# PROMPT
What is needed is an exact repeat of the lines from the line containing "Review the element at coord(77,352)." through the final line of the entries below, and nothing else.

(RECORDS PROVIDED)

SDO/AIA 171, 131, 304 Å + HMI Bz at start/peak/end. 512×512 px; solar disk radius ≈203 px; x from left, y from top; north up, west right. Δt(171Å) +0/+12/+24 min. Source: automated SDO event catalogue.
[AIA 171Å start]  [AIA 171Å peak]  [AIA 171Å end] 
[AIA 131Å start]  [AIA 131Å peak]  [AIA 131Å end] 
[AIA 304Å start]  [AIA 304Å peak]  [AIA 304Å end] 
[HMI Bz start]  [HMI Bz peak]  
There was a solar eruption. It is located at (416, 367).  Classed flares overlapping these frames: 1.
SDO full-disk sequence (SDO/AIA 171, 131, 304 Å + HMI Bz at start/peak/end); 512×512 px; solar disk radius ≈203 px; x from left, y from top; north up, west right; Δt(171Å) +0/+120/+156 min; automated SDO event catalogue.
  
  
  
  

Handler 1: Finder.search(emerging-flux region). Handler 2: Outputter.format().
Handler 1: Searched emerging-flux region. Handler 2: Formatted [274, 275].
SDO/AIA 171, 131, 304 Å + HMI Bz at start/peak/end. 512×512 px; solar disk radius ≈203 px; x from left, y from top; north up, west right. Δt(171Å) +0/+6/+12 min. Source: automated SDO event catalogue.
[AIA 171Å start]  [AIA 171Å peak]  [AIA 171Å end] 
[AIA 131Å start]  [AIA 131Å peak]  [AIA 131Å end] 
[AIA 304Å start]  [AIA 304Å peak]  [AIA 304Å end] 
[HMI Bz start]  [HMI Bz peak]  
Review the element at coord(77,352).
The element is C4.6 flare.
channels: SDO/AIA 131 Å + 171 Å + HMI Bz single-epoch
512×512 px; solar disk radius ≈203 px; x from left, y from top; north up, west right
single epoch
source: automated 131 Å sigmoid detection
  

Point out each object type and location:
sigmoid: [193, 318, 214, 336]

(End RECORDS PROVIDED)

# REPLY
Review the element at coord(77,352).
The element is C4.6 flare.
channels: SDO/AIA 131 Å + 171 Å + HMI Bz single-epoch
512×512 px; solar disk radius ≈203 px; x from left, y from top; north up, west right
single epoch
source: automated 131 Å sigmoid detection
  

Point out each object type and location:
sigmoid: [193, 318, 214, 336]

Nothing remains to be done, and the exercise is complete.